Brief: Could you give the data below again, exactly and completely?

START Given information

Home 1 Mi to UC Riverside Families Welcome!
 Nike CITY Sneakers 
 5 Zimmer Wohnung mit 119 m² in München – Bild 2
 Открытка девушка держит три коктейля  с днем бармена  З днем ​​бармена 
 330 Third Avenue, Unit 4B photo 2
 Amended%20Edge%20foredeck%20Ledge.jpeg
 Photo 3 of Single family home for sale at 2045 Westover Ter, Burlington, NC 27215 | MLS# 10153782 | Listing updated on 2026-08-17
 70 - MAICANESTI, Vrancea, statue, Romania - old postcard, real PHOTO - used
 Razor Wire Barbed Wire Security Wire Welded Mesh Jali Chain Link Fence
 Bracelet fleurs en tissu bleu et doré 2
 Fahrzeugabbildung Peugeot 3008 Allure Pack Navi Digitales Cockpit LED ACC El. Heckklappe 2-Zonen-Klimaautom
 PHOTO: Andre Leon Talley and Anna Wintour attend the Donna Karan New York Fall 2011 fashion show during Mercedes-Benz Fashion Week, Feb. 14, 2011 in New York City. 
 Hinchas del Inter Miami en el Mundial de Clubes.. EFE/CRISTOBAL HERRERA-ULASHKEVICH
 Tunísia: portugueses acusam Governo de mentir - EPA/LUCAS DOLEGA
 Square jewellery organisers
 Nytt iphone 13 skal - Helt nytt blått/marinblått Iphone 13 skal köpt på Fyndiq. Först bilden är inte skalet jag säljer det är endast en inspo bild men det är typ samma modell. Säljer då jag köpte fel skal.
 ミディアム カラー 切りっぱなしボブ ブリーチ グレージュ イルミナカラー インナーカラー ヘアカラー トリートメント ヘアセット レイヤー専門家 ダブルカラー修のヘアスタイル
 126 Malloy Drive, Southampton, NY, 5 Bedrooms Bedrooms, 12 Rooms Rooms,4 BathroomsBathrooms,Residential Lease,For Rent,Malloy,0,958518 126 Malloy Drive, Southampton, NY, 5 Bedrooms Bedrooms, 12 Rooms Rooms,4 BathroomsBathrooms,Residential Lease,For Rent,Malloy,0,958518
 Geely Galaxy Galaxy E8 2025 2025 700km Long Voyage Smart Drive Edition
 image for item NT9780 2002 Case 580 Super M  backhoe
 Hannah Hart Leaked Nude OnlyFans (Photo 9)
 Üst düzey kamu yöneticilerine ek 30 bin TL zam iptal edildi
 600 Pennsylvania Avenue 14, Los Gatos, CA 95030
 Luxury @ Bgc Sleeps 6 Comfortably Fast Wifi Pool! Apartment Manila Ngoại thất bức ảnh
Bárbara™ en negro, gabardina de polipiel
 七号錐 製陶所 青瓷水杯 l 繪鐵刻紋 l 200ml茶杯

END Given information

Written response:
Home 1 Mi to UC Riverside Families Welcome!
 Nike CITY Sneakers 
 5 Zimmer Wohnung mit 119 m² in München – Bild 2
 Открытка девушка держит три коктейля  с днем бармена  З днем ​​бармена 
 330 Third Avenue, Unit 4B photo 2
 Amended%20Edge%20foredeck%20Ledge.jpeg
 Photo 3 of Single family home for sale at 2045 Westover Ter, Burlington, NC 27215 | MLS# 10153782 | Listing updated on 2026-08-17
 70 - MAICANESTI, Vrancea, statue, Romania - old postcard, real PHOTO - used
 Razor Wire Barbed Wire Security Wire Welded Mesh Jali Chain Link Fence
 Bracelet fleurs en tissu bleu et doré 2
 Fahrzeugabbildung Peugeot 3008 Allure Pack Navi Digitales Cockpit LED ACC El. Heckklappe 2-Zonen-Klimaautom
 PHOTO: Andre Leon Talley and Anna Wintour attend the Donna Karan New York Fall 2011 fashion show during Mercedes-Benz Fashion Week, Feb. 14, 2011 in New York City. 
 Hinchas del Inter Miami en el Mundial de Clubes.. EFE/CRISTOBAL HERRERA-ULASHKEVICH
 Tunísia: portugueses acusam Governo de mentir - EPA/LUCAS DOLEGA
 Square jewellery organisers
 Nytt iphone 13 skal - Helt nytt blått/marinblått Iphone 13 skal köpt på Fyndiq. Först bilden är inte skalet jag säljer det är endast en inspo bild men det är typ samma modell. Säljer då jag köpte fel skal.
 ミディアム カラー 切りっぱなしボブ ブリーチ グレージュ イルミナカラー インナーカラー ヘアカラー トリートメント ヘアセット レイヤー専門家 ダブルカラー修のヘアスタイル
 126 Malloy Drive, Southampton, NY, 5 Bedrooms Bedrooms, 12 Rooms Rooms,4 BathroomsBathrooms,Residential Lease,For Rent,Malloy,0,958518 126 Malloy Drive, Southampton, NY, 5 Bedrooms Bedrooms, 12 Rooms Rooms,4 BathroomsBathrooms,Residential Lease,For Rent,Malloy,0,958518
 Geely Galaxy Galaxy E8 2025 2025 700km Long Voyage Smart Drive Edition
 image for item NT9780 2002 Case 580 Super M  backhoe
 Hannah Hart Leaked Nude OnlyFans (Photo 9)
 Üst düzey kamu yöneticilerine ek 30 bin TL zam iptal edildi
 600 Pennsylvania Avenue 14, Los Gatos, CA 95030
 Luxury @ Bgc Sleeps 6 Comfortably Fast Wifi Pool! Apartment Manila Ngoại thất bức ảnh
Bárbara™ en negro, gabardina de polipiel
 七号錐 製陶所 青瓷水杯 l 繪鐵刻紋 l 200ml茶杯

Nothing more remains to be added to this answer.